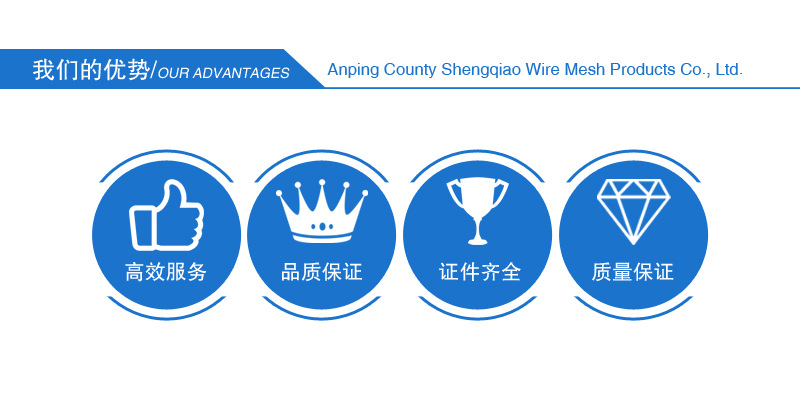 我们的优势/OUR ADVANTAGES Anping County Shengqiao Wire Mesh Products Co., Ltd.

高效服务

品质保证

证件齐全

质量保证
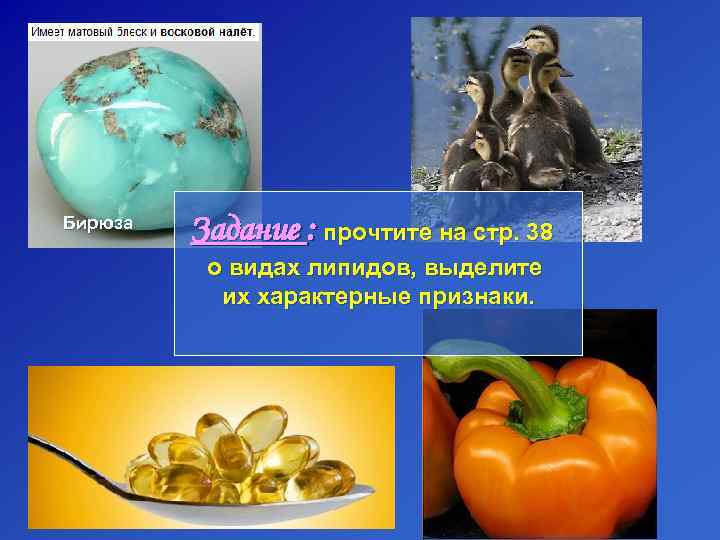 Имеет матовый блеск и восковой налёт.

Бирюза

Задание : прочтите на стр. 38 о видах липидов, выделите их характерные признаки.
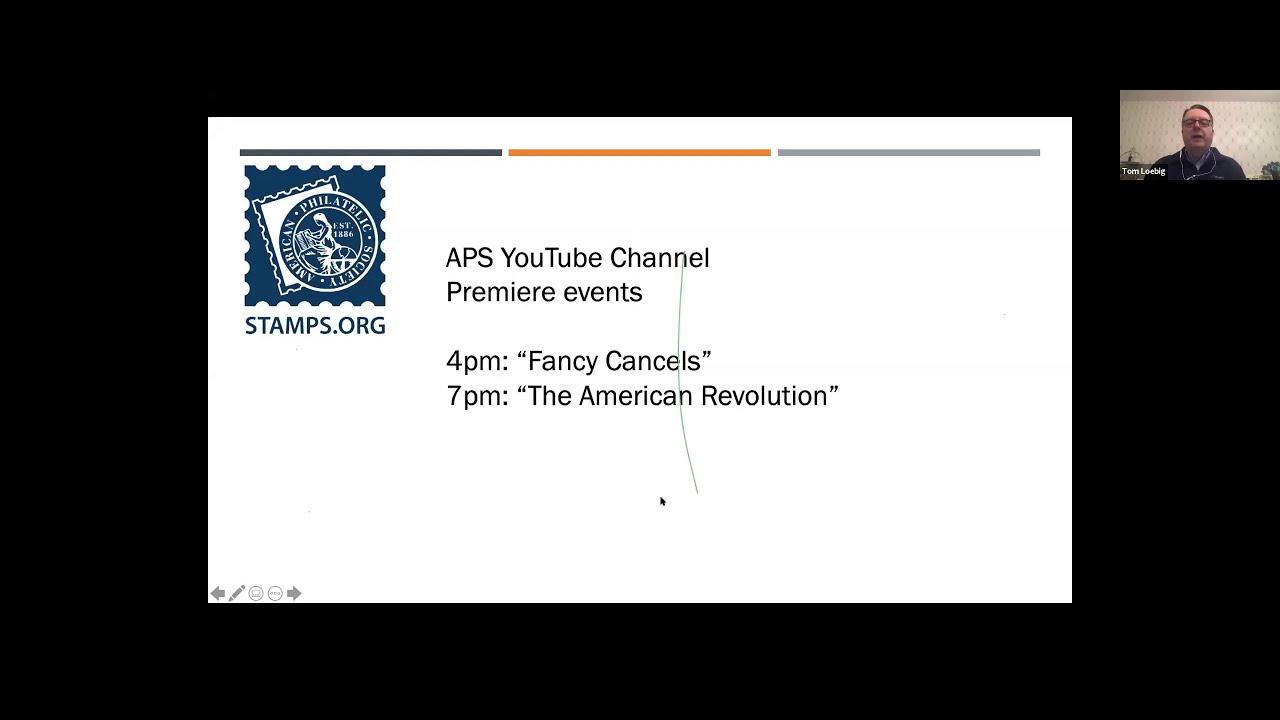 AMERICAN PHILATELIC SOCIETY
EST. 1886
STAMPS.ORG

APS YouTube Channel
Premiere events

4pm: “Fancy Cancels”
7pm: “The American Revolution”

Tom Loebig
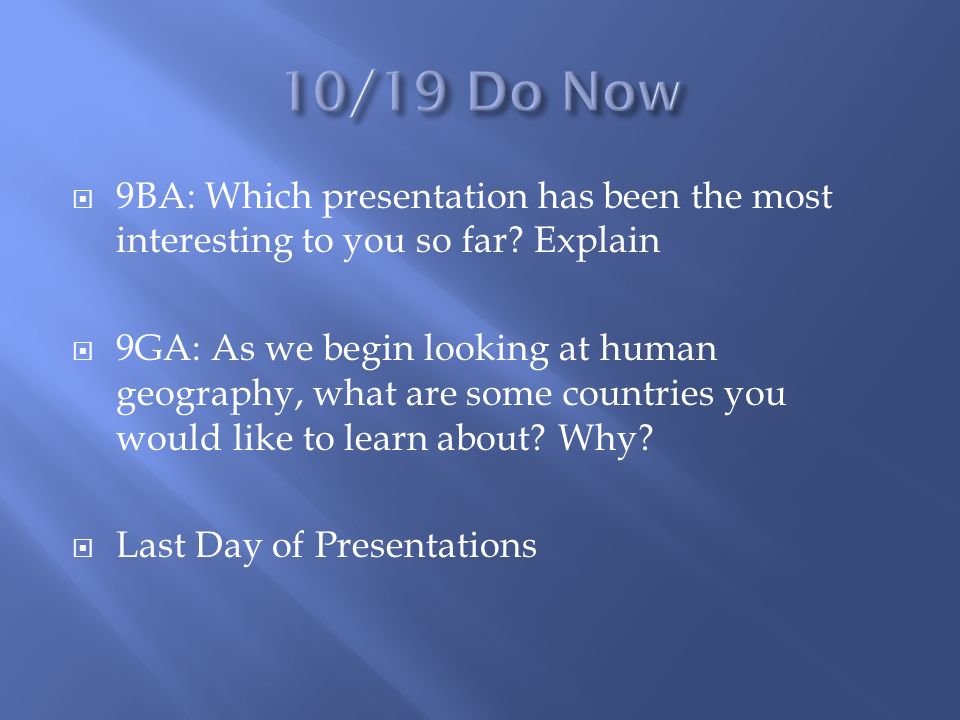 10/19 Do Now

9BA: Which presentation has been the most interesting to you so far? Explain

9GA: As we begin looking at human geography, what are some countries you would like to learn about? Why?

Last Day of Presentations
+ + + +
• **Exercise aim**
What comes back should match the records exactly, minus any pictures.

• **The answer**
 我们的优势/OUR ADVANTAGES Anping County Shengqiao Wire Mesh Products Co., Ltd.

高效服务

品质保证

证件齐全

质量保证
 Имеет матовый блеск и восковой налёт.

Бирюза

Задание : прочтите на стр. 38 о видах липидов, выделите их характерные признаки.
 AMERICAN PHILATELIC SOCIETY
EST. 1886
STAMPS.ORG

APS YouTube Channel
Premiere events

4pm: “Fancy Cancels”
7pm: “The American Revolution”

Tom Loebig
 10/19 Do Now

9BA: Which presentation has been the most interesting to you so far? Explain

9GA: As we begin looking at human geography, what are some countries you would like to learn about? Why?

Last Day of Presentations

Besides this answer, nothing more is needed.